O veterano ator, pioneiro
formador do teatro itajaiense, reverencia a poesia e a personalidade de Pessoa
e seus heterônimos. Centrado nos versos, o espetáculo afasta-se do formato
recital para investir na interpretação – tantos da palavra poética quanto dos
personagens Fernando, Ricardo Reis, Álvaro de Campos e Alberto Caeiro. Desse
modo, sustenta-se nas convenções teatrais e num registro de representação
mimético, encaixado na forma dramática tradicional, embora tensionada pelo
lirismo literário.
A construção do(s)
personagem(ns) faz-se sobretudo pela imitação cuidadosa do sotaque português e
pela corporeidade austera de um senhor do século passado. Apesar da opção
mimética, o Pessoa de Valentim personifica uma figura distinta do imaginário
comum produzido pelos registros que se tem do poeta, morto precocemente aos 47
anos. Um homem mais maduro – nesse sentido, talvez, misto das idades de seus
heterônimos e da pessoa de Valentim –, de modos cerimoniosos, cujas
alternâncias de personalidade são marcadas por variações no figurino e de
tonalidade do humor, mantendo sempre um tom passadista, acentuado pela
construção do espaço cênico como uma síntese realista do gabinete do escritor.
A ação é reduzida, visto que
prevalece a alusão pela palavra – é desta que hão de vir as imagens impregnadas
nos poemas, pelo apelo à razão e à emoção.
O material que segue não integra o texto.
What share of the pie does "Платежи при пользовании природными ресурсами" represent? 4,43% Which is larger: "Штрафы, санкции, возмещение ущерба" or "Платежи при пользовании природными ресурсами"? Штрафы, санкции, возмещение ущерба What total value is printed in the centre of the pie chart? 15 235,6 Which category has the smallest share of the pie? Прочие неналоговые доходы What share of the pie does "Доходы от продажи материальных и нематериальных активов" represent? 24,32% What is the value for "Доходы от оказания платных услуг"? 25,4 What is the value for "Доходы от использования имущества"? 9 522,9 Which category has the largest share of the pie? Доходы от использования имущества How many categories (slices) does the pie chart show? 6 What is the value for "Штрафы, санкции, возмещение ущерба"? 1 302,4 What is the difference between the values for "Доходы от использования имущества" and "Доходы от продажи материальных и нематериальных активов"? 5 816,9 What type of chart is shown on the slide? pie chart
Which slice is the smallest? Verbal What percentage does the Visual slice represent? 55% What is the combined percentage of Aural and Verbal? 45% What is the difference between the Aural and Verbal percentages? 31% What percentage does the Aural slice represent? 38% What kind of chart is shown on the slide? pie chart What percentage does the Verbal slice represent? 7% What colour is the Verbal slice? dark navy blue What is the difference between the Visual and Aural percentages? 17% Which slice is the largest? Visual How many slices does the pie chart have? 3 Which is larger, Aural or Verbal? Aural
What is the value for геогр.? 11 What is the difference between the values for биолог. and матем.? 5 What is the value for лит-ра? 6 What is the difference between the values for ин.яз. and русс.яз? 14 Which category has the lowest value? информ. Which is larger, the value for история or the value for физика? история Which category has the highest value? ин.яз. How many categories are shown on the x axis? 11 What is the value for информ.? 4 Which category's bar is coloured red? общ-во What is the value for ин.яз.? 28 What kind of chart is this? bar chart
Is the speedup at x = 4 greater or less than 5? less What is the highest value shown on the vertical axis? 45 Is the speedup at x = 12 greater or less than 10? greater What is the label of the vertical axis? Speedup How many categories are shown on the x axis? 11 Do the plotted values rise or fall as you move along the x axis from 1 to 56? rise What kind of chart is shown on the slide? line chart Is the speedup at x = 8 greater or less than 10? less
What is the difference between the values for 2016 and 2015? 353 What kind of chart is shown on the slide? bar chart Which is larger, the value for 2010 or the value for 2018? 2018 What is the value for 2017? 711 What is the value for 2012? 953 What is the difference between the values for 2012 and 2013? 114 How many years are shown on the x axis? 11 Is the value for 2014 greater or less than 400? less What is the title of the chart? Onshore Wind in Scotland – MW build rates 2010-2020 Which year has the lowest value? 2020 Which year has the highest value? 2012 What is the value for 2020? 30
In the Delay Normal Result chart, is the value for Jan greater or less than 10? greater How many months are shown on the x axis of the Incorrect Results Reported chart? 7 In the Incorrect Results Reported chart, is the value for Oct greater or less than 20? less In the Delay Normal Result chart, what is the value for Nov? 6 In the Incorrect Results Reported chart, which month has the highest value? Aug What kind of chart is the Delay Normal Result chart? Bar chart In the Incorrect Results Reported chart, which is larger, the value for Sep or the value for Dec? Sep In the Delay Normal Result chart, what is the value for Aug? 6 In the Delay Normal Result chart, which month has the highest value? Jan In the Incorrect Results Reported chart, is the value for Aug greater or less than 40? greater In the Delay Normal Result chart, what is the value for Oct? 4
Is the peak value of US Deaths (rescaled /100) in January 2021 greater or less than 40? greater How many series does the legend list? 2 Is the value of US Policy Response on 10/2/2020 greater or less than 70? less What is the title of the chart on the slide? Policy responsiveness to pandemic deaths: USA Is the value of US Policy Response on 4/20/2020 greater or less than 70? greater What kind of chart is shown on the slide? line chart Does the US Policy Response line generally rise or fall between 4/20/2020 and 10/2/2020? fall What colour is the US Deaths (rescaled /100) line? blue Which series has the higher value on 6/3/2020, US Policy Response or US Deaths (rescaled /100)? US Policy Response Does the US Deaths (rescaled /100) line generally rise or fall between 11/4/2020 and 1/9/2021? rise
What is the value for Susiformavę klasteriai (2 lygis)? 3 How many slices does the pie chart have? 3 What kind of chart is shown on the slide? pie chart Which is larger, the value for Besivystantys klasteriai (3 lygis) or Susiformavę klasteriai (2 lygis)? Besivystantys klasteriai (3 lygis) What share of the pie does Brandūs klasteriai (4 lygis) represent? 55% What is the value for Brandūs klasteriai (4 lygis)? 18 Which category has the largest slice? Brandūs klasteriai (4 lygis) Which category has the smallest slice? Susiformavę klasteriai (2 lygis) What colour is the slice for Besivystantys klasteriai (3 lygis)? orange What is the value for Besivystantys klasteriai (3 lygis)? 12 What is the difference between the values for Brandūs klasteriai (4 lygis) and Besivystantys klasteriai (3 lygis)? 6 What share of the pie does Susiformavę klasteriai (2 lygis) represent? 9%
Valentim prima pelo bem dizer do
texto, transformando versos líricos ou narrativos em monólogos e diálogos
dramáticos, com uma forte carga interpretativa acompanhada do certo didatismo, não
somente nas apresentações dos heterônimos, mas também nas entonações explicativas
e ilustrativas dos significados expressos pelas palavras. A direção econômica
de Rafael Orsi de Melo deixa espaço para a centralidade da atuação; e rege todo
o espetáculo uma lógica ilustrativa, pela qual as camadas expressivas
reiteram-se, especialmente notável na gestualidade e na entonação do ator tanto
quanto na música de fundo.
Por vezes, sente-se também a
literalidade na interpretação de alguns versos cujos sentidos deslizam ambíguos
numa leitura subjetiva. A ironia presente em poemas como “Todas as cartas de
amor são ridículas” é substituída então por uma dramatização enfática, exaltada.
Num escrito como o “Poema em linha reta (“Nunca conheci quem tivesse levado
porrada”....), esta voltagem representativa encontra o tom para conferir
fragilidade àquele homem em cena. As personalidades dos heterônimos misturam-se
aos poemas, interferindo em suas tonalidades. Álvaro de Campos talvez seja o
mais afetado por essa operação, pois que a acidez sagaz de seu olhar sobre o
mundo recobre-se do mau-humor que o caracteriza como personagem.

Representar um sujeito com a
genialidade expressiva de Fernando Pessoa costuma colocar atores de uma
vertente mais clássica em posição de reverência. Não é diferente em “A Pessoa
de Minha Pessoa”. A liberdade de apropriação e reinvenção vai a contrapelo da deferência;
enquanto esta define as fronteiras de uma representação de anseios realistas.